| I've been doing data analysis and machine learning client work for quite some time now and for companies as small as a 3 person startup to advising a department of the Canadian government. Almost always numpy matrix math + cython or C or Java on a single machine is enough. Not always-always; but if you can relax requirements slighly say by accepting a 45 minute lag from new data impacting the total model, or by caching the results of the top 10k most likely queries, or by putting more effort into stripping out the garbage parts of the data, or, sometimes, just throwing a $10k a month server or mathematician at the problem (sure is cheaper than a bunch of cheap servers + larger infrastructure team). The times you need real scalability you know you need it. You'd laugh at how silly someone would be for trying to put it onto one machine. You're solving the travelling salesman problem for UPS (although I can think of some hacks here - I probably can't get it down to a single machine), or you're detecting logos in every Youtube video ever made, or you're working for the NSA. Even if you know for sure you're going to need scalability. I don't think it hurts to just do it on a single box at first.

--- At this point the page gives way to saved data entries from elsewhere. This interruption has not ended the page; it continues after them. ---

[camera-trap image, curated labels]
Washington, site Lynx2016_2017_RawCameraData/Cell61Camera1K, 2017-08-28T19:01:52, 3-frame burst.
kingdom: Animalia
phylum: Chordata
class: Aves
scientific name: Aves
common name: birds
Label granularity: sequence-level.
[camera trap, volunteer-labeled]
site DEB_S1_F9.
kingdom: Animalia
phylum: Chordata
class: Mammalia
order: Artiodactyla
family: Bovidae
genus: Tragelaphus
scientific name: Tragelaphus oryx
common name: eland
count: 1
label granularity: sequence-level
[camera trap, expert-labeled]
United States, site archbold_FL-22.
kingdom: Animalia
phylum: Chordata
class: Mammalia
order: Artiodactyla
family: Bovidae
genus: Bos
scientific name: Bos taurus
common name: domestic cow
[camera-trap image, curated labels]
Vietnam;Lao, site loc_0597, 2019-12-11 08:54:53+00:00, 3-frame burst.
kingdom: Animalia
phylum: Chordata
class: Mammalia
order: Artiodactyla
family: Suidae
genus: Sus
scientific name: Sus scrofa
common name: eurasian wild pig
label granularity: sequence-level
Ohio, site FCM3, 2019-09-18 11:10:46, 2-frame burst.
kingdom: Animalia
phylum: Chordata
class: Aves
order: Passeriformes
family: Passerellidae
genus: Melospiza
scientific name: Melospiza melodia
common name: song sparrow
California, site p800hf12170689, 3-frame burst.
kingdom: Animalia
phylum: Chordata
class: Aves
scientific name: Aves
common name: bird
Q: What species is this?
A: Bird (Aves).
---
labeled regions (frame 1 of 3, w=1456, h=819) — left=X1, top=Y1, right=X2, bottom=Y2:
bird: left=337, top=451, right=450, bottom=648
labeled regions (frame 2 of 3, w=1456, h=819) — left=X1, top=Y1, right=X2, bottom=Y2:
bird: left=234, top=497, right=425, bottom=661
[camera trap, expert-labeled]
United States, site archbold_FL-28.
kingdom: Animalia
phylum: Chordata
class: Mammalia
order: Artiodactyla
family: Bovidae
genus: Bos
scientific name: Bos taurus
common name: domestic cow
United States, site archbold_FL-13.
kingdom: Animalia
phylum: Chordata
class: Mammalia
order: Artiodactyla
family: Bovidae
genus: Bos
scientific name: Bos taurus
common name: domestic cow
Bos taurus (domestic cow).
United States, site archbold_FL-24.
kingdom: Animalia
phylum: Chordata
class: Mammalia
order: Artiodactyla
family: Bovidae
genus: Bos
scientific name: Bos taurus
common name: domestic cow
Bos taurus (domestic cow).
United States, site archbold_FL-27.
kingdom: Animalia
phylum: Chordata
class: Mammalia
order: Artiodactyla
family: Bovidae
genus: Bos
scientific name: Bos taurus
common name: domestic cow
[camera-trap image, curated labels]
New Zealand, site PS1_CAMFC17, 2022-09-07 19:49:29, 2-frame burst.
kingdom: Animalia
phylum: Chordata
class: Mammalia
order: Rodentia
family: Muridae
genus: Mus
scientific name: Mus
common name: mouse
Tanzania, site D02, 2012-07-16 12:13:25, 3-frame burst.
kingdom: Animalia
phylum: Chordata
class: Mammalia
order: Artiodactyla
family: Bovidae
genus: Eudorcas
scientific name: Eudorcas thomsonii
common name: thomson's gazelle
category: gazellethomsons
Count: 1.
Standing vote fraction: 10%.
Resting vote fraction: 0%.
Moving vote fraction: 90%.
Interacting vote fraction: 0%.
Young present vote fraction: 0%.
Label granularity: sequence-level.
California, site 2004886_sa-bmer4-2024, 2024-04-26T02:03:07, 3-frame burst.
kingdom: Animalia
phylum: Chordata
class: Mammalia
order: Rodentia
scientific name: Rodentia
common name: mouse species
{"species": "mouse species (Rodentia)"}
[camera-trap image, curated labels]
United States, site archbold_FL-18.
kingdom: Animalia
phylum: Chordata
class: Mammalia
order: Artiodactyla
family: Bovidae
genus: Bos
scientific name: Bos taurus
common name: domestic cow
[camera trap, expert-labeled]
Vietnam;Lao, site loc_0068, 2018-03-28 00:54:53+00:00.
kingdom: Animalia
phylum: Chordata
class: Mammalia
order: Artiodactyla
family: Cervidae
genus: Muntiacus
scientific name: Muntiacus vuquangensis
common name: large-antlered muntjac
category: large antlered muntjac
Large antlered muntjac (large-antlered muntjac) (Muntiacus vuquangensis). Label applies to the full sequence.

Iterating quickly on the product is more important and once you have something proven you can get money from the market or from VCs to distribute it. |
We could write 30 microservices deployed on 30 docker images with load balancing and FT and all that magic for a basic webapp...
Or we could just write a pretty fast webserver and do it with 1 server. (Or if it is stateless, do it with a few for still a lot less work than a giant microservice cluster).
I think in the last year or so microservices have become a little less cool, and people are more along the lines of "code cleanly so we can microservice if we need to down the road, but don't deploy it like that for 1.0"... seems similar for this.